Plymouth, PA Avondale Mine Disaster, Sept 1869 - Further Particulars
THE AVONDALE DISASTER.
Further particulars from the Burning Mine – Two Hundred and two miners in the Shaft.
The following Scranton, Pa. Despatch [sic] gives additional particulars:
The fire began at 10 o'clock this morning. All experts are agreed that it must have communicated from the ventilating furnace to the work at the bottom of the shaft, which is three hundred and twenty-seven feet below the surface. The flames then rushed with great violence up to the shaft and broke out in the engine room at the top. The engineer barely escaped with his life. The buildings covering the mouth of shaft ___ were one hundred feet high and two hundred feet long, all of wood, and dry as tinder.

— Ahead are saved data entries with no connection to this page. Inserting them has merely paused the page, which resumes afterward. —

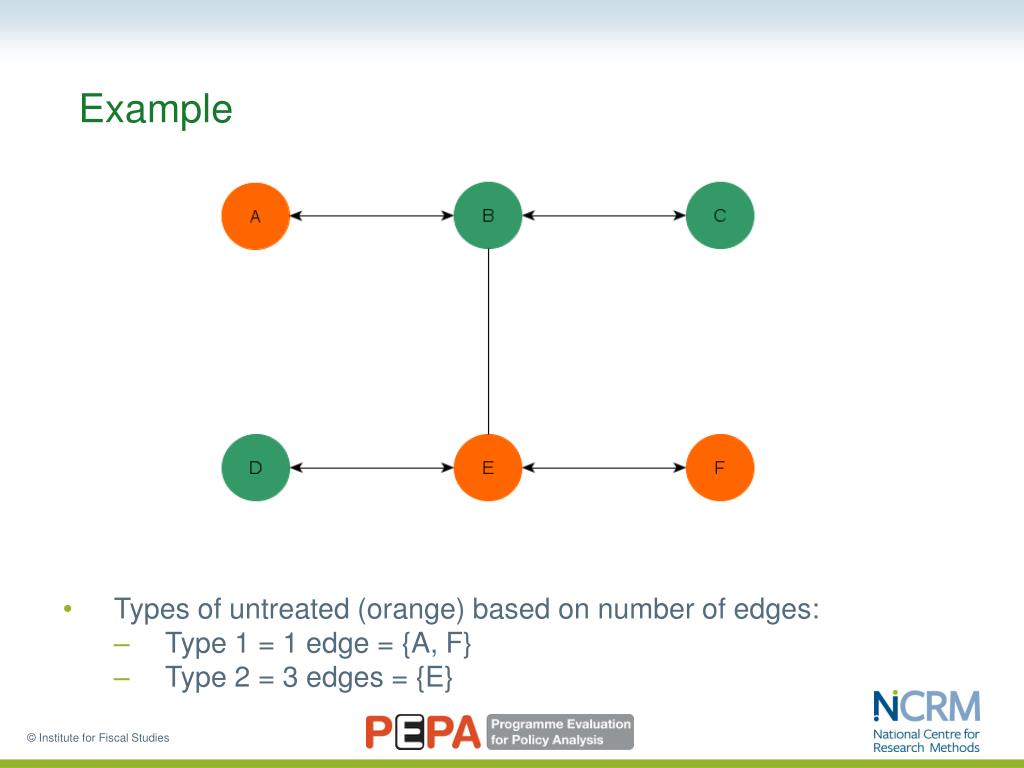 Example

A

B

C

D

E

F

• Types of untreated (orange) based on number of edges:
– Type 1 = 1 edge = {A, F}
– Type 2 = 3 edges = {E}

© Institute for Fiscal Studies

PEPA Programme Evaluation for Policy Analysis

NCRM National Centre for Research Methods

They were almost instantly enveloped in flames, and it was impossible to reach the mouth of the shaft to help the men below.

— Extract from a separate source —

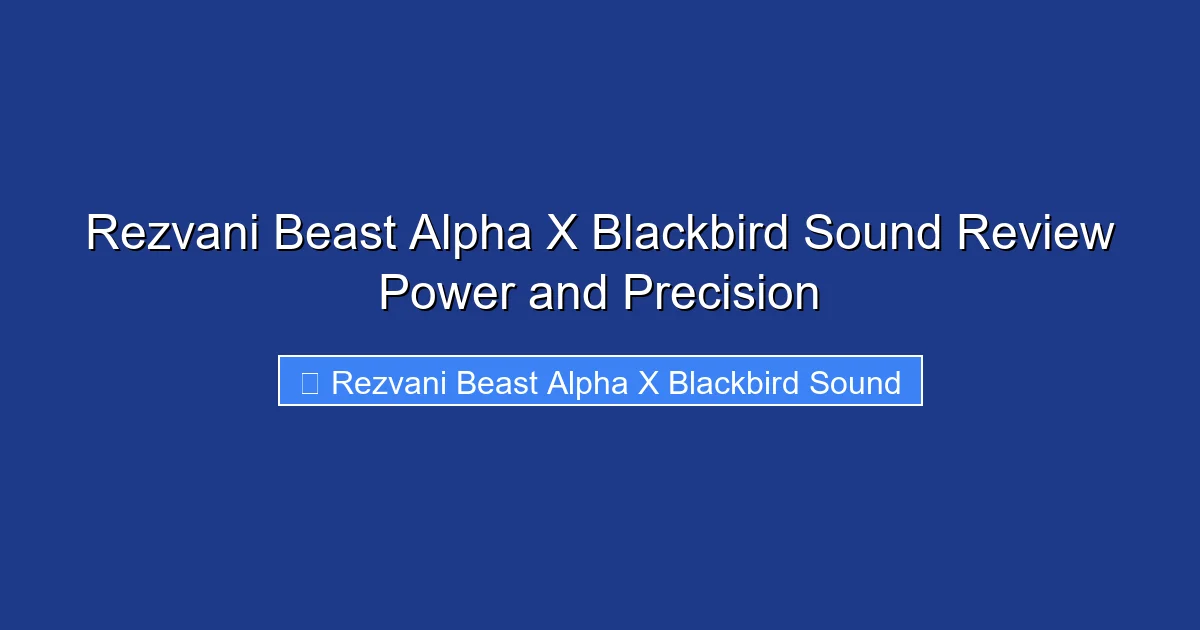 Rezvani Beast Alpha X Blackbird Sound Review Power and Precision

Rezvani Beast Alpha X Blackbird Sound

Dispatches just received from Avondale, say THOMAS W. WILLIAMS, of Plymouth, and DAVID JONES, of Grant Tunnel, who went down to make investigations, were suffocated to death. On a second attempt WILLIAMS' dead body was brought out by DAVID H. DAVIS and BENJ. JONES. THOMAS WILLIAMS went down and dragged DAVID JONES some distance to the foot of the shaft, when he was compelled to come up. JOHN W. and ISAAC THOMAS then went down and brought up the body. All who attempted to go down are now alive, except WILLIAMS and JONES. No further attempt will be made to go down until a small engine is rigged.
The loss by the burning of the Avondale mine works is $80,000 to $100,000, not counting loss by stoppage of mining. This mine had been involved on a strike for over three months, but resumed last Thursday, and was producing 450 tons of coal per day. The works were built in 1867, and it will take four or six months to rebuild.
It will take until five o'clock in the morning to-morrow to get a small engine at work to drive a fan at the mouth of the shaft and force air through a canvass hose. All who have been down say it is very hot, and loud calls have failed to elicit an answer. The only hope for the 200 men in the mine is that they may have shut themselves in a remote part of the works, entirely away from the draft. Several hundred, men, with tools, were taken from here this evening with the idea of driving a gangway from a neighboring mine into the Avondale workings; but as it must be solid rock cutting, this means would probably not relieve the imprisoned men in time. The distance to be cut is variously estimated at from 20 to 60 feet, and the time required two or three days. It had been feared that the ventilating furnace at Avondale would some day fire the shaft, as it was a very dry mine. The danger to life is very great in a mine which has but one means of entrance and exit. It is thought Avondale is but one of many mines in the same condition. It is to be hoped the next Legislature will not, as so many previous ones have done, refuse to pass a stringent law for the protection of miners and the inspection of mines.